- _Written exercise_:
Output every line of the entries below, from the line containing "How far do (99,203)" through the end of the entries, as a Markdown table with the columns Row and Line. Skip blank lines and leave out the pictures.

- _Records for the exercise_:
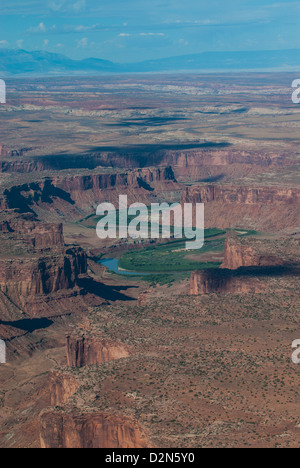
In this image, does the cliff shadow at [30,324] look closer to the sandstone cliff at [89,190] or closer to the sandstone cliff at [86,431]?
the sandstone cliff at [86,431]

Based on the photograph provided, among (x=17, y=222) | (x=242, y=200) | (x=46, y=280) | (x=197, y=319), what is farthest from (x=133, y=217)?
(x=197, y=319)

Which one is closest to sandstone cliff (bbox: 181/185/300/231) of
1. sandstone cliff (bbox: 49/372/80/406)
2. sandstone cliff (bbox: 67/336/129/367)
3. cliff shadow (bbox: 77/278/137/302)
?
cliff shadow (bbox: 77/278/137/302)

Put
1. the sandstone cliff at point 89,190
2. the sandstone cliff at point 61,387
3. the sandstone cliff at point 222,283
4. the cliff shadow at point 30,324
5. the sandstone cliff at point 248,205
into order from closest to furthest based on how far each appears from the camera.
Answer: the sandstone cliff at point 61,387 → the sandstone cliff at point 222,283 → the cliff shadow at point 30,324 → the sandstone cliff at point 248,205 → the sandstone cliff at point 89,190

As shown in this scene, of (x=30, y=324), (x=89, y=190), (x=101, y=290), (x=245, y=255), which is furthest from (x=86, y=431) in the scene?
(x=89, y=190)

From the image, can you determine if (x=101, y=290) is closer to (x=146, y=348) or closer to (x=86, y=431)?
(x=146, y=348)

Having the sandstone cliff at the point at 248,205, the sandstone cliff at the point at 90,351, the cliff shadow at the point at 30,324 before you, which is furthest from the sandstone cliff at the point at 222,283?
the sandstone cliff at the point at 248,205

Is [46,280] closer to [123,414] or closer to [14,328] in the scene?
[14,328]

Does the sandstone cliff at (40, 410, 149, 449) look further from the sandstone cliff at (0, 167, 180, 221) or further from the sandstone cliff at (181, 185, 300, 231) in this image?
the sandstone cliff at (0, 167, 180, 221)

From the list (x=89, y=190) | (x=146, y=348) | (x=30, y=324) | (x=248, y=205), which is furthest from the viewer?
(x=89, y=190)

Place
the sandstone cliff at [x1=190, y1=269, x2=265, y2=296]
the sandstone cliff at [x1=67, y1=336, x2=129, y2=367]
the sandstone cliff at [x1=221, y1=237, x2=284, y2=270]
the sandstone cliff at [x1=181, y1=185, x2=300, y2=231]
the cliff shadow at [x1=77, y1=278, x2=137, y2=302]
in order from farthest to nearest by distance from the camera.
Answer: the sandstone cliff at [x1=181, y1=185, x2=300, y2=231]
the cliff shadow at [x1=77, y1=278, x2=137, y2=302]
the sandstone cliff at [x1=221, y1=237, x2=284, y2=270]
the sandstone cliff at [x1=190, y1=269, x2=265, y2=296]
the sandstone cliff at [x1=67, y1=336, x2=129, y2=367]

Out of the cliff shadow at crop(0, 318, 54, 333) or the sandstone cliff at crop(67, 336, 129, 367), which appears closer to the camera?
the sandstone cliff at crop(67, 336, 129, 367)
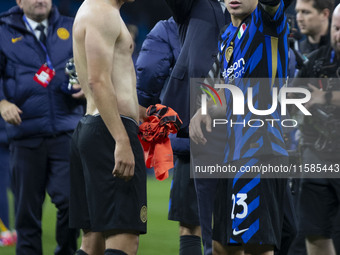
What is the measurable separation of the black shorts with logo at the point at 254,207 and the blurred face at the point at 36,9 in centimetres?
250

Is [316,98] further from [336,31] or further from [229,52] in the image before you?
[229,52]

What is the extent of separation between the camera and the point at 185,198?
463 cm

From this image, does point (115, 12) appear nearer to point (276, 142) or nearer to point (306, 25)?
point (276, 142)

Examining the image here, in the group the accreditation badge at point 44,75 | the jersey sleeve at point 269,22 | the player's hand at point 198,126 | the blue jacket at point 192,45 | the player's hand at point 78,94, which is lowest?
the player's hand at point 78,94

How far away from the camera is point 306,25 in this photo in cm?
519

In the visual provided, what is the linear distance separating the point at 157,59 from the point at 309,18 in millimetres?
1302

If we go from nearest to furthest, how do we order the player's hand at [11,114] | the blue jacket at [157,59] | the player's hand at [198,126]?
the player's hand at [198,126]
the blue jacket at [157,59]
the player's hand at [11,114]

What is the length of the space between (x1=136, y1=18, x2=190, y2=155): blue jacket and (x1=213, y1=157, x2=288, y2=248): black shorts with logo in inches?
53.8

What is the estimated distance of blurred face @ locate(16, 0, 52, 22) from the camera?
5.31 meters

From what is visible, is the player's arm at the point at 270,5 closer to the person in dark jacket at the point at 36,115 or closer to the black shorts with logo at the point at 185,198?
the black shorts with logo at the point at 185,198

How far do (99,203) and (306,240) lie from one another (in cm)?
200

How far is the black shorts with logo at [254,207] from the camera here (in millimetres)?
3434

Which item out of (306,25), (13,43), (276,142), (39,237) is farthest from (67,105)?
(276,142)

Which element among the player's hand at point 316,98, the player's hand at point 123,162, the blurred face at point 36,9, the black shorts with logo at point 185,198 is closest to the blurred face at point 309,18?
the player's hand at point 316,98
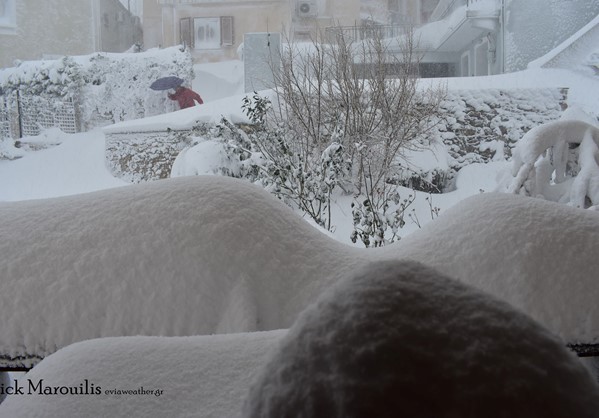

- _Full response_:
| Row | Line |
|---|---|
| 1 | How far do (99,203) and (306,240) lie from one another (in cm)? |
| 2 | 200 |
| 3 | How far is the black shorts with logo at [254,207] from the camera here (in millimetres)? |
| 4 | 3434 |
| 5 | Which item out of (306,25), (13,43), (276,142), (39,237) is farthest from (67,105)? |
| 6 | (276,142) |
| 7 | Which element among the player's hand at point 316,98, the player's hand at point 123,162, the blurred face at point 36,9, the black shorts with logo at point 185,198 is closest to the blurred face at point 309,18? |
| 8 | the player's hand at point 316,98 |